Viele Frauen wünschen sich eine unkomplizierte Verhütung – an die sie nicht täglich denken müssen und die zudem nicht in den Hormonhaushalt des Körpers eingreift. Eine Spirale ausKupfer könnte die Lösung sein, jedoch ist auch sie nicht gänzlich frei von Nebenwirkungen. Hormonspiralen sind eine weitere Möglichkeit. Sie sind in der Anwendung gleich, haben jedoch einen entscheidenden Unterschied in der Wirkung. Beide Spiralenarten werden vom Frauenarzt in die Gebärmutter eingesetzt und können dort bis zu fünf Jahre verbleiben.

Spiralen werden in Ärztekreisen auch Intrauterinpessar (IUP) genannt, sind T-förmig und der senkrechte Stab aus Kunststoff ist entweder mit Kupfer umwickelt oder trägt eine Art Kapsel, von der aus Hormone abgegeben werden. Unten an der Spirale befindet sich ein Faden, mit dem sowohl die Trägerinnen als auch der Frauenarzt den Sitz der Spirale ertasten kann. An diesem Faden wird sie bei der Entfernung auch wieder aus der Gebärmutter herausgezogen.

Der Unterschied zwischen Kupfer- und Hormonspiralen

Vom Grundprinzip sind die beiden Spiralenarten ähnlich. Es handelt sich um ein Langzeit-Verhütungsmittel, das einmal in die Gebärmutter eingesetzt wird und dort für bis zu fünf Jahre verbleibt.

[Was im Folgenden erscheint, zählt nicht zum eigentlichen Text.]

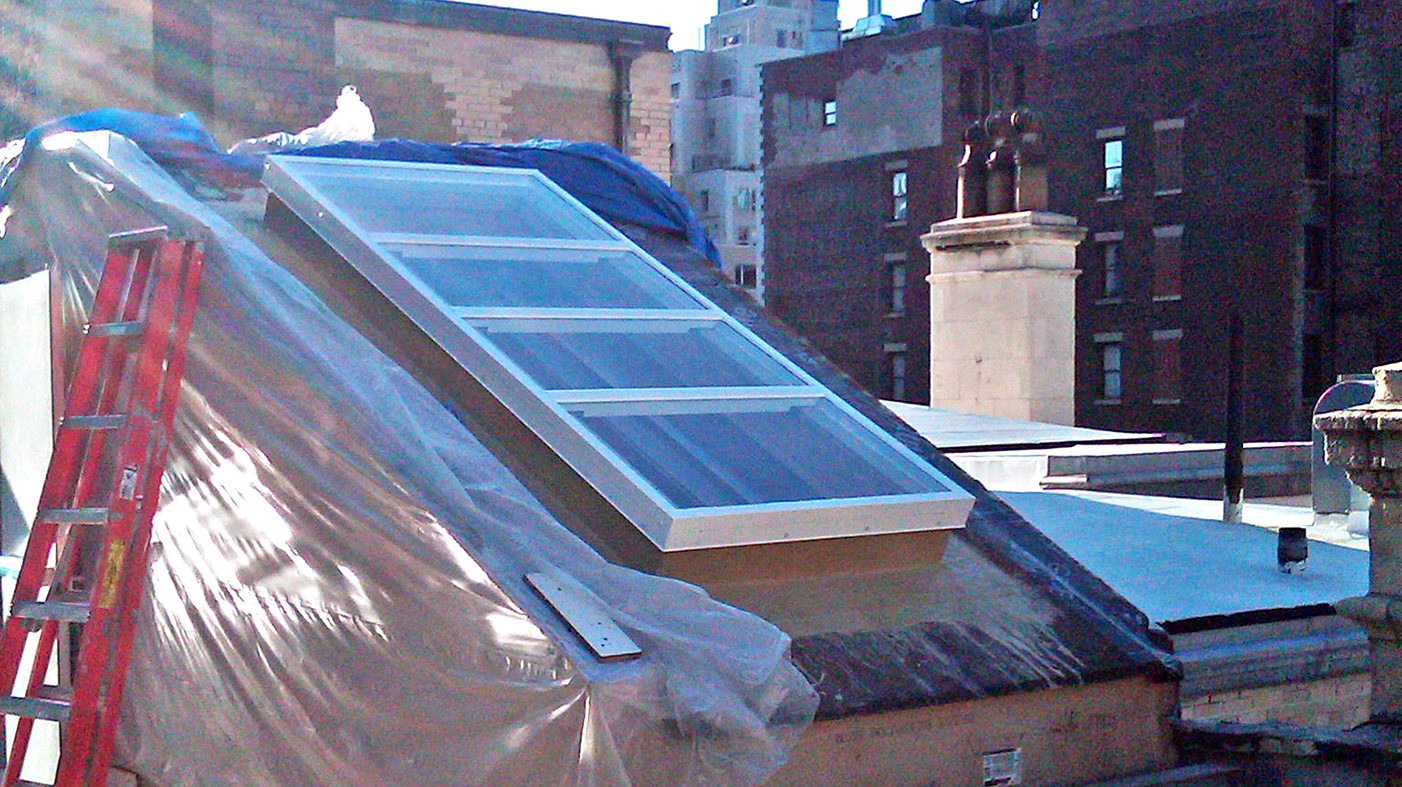 Flat welded curb skylight and straight eave double pitch skylight.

Die Wirkung der beiden Spiralen ist jedoch verschieden.

Kupferspirale: Die meisten Spiralen dieser Art sind nur mit Kupfer umwickelt, es gibt jedoch auch welche mit einem zusätzlichen Gold- oder Silberanteil. Silber wirkt antibakteriell und Gold soll zudem die Haltbarkeit der Spirale verlängern. Die empfängnisverhütende Wirkung der Kupferspirale kommt von den Kupferionen selbst. Sie hemmen die Beweglichkeit der Spermien und lassen diese frühzeitig absterben, sodass sie erst gar keine Eizelle befruchten können. Falls doch mal eine Eizelle befruchtet wird, kommt die zweite Wirkung des Kupfers zum Tragen. Es verändert den Schleim in der Gebärmutter so, dass sich dort keine Eizelle einnisten kann. Die Besonderheit der Kupferspirale ist, dass sie gänzlich ohne Hormone auskommt und sich daher nicht auf den natürlichen Zyklus der Frau auswirkt. Ihre Wirkung ist rein mechanisch und stammt nur vom Kupfer.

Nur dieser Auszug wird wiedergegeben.